Jefferson’s opinion that lionlike creatures existed on the frontier was “rendered still more probable by the relations of honest men,” and he cited several explorers’ reports, folktales, and Indian legends, some of them supplied by John Stuart. The fables were fantastic in nature, but Jefferson believed they had “regained credit since the discovery of these bones.”
One story involved the “first company of adventurers” who, attempting to establish a settlement near the Greenbrier River, were frightened by the terrible roarings” of an animal unknown to them. With eyes “like two balls of fire,” the mysterious beast circled their camp, filling them with terror.
A second tale concerned two hunters near a branch of the Monongahela River. They claimed that in 1765 they had heard “a tremendous roaring, which became louder and louder as it approached, till they thought it resembled thunder.” The earth started to “tremble under them” as the animal prowled around their camp, causing their horses and dogs to cower in fear.
The most frightful yarn came from the vicinity of the Kanawha River. In 1770 a hunter had turned his belled horse loose but moments later, hearing a rapid ringing of the bell and thinking that Indians were trying to steal his mount, he rushed toward the sound and came upon a gory sight. His horse was “half eaten up.” Following the trail of the predator, the hunter overtook an animal of the cat kind,” but of such “enormous size” as to make him retreat to safety.Thomas Jefferson and the Great Claw, Virginia Cavalcade, Autumn 1985, by Thomas Horrocks.
Jefferson continued to write back and forth with Stuart about the bones, eventually informing him that they didn’t come from a giant lion, but rather a sloth-type creature.
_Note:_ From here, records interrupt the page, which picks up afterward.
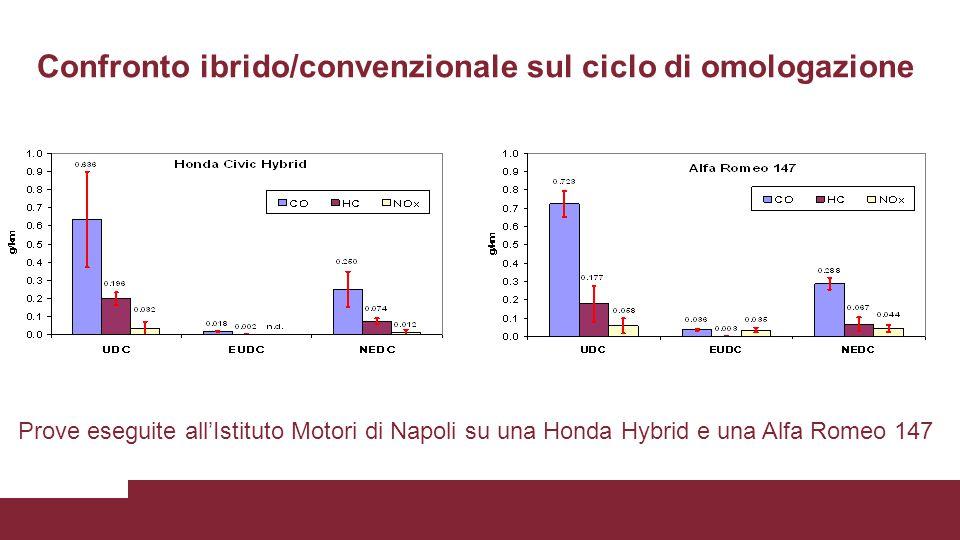 Confronto ibrido/convenzionale sul ciclo di omologazione Prove eseguite all'Istituto Motori di Napoli su una Honda Hybrid e una Alfa Romeo 147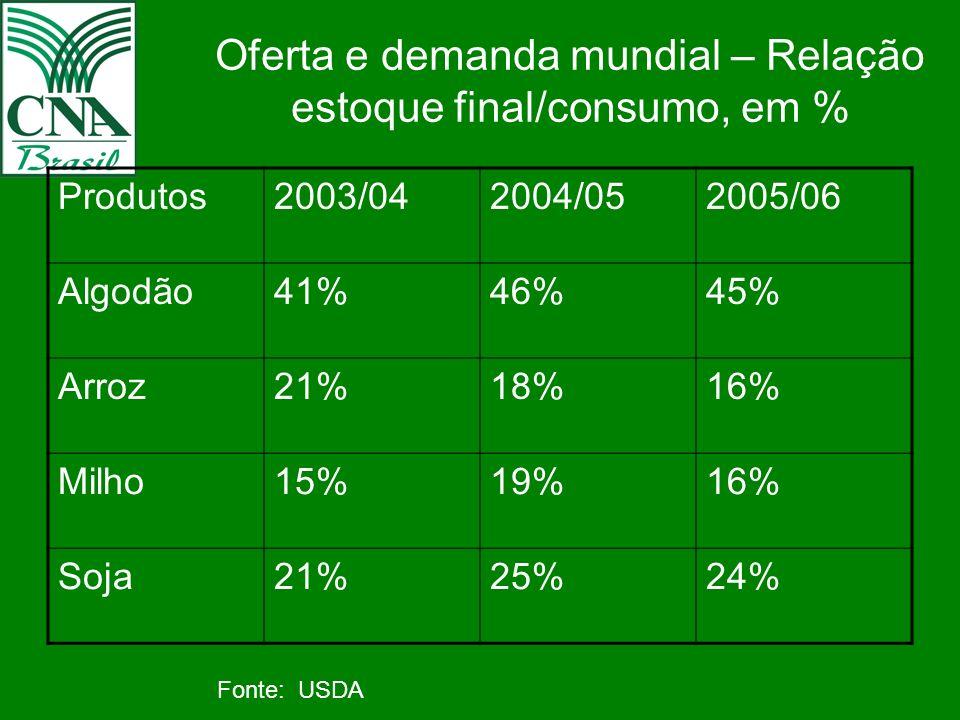 Oferta e demanda mundial – Relação estoque final/consumo, em % Produtos2003/042004/052005/06 Algodão41%46%45% Arroz21%18%16% Milho15%19%16% Soja21%25%24% Fonte: USDA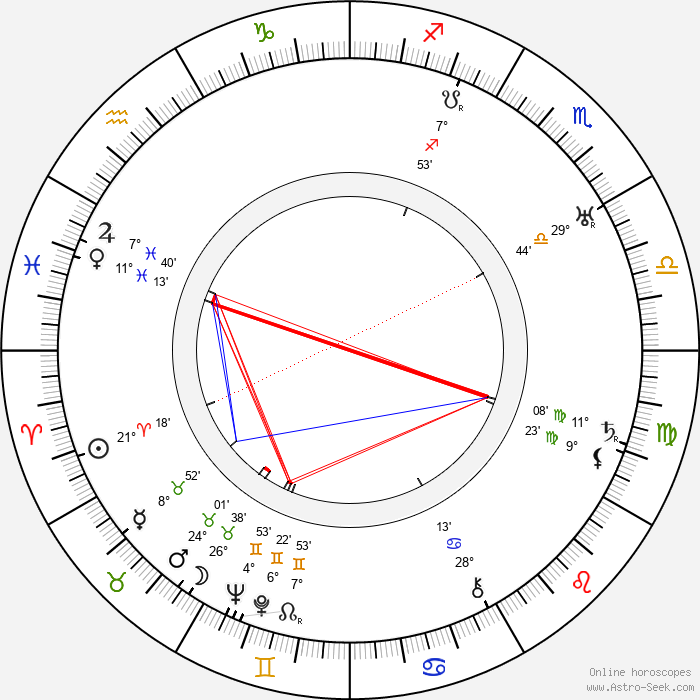 Marshall Neilan - Birth horoscope chart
Jefferson admitted that the specimens was “of the clawed kind, but not of the lion class at all; indeed, it is classed with the sloth, ant-eater, etc., which are not of the carnivorous kinds.” Nevertheless, Jefferson clung tenaciously to his original classification and the unsubstantiated narratives. He informed Stuart that from interviews with Indians “we have received some of their traditions which confirm his classification with the lion.”Thomas Jefferson and the Great Claw, Virginia Cavalcade, Autumn 1985, by Thomas Horrocks.
The bones of the “Great Claw” remained in the collection of the American Philosophical Society until the mid 1800s, when the collection was deposited in the Academy of Natural Sciences in Philadelphia. As far as I know, the bones still reside there. They really should be on display in the Scavengeology Museum right here in the same county they originated. Am I right . . . . ?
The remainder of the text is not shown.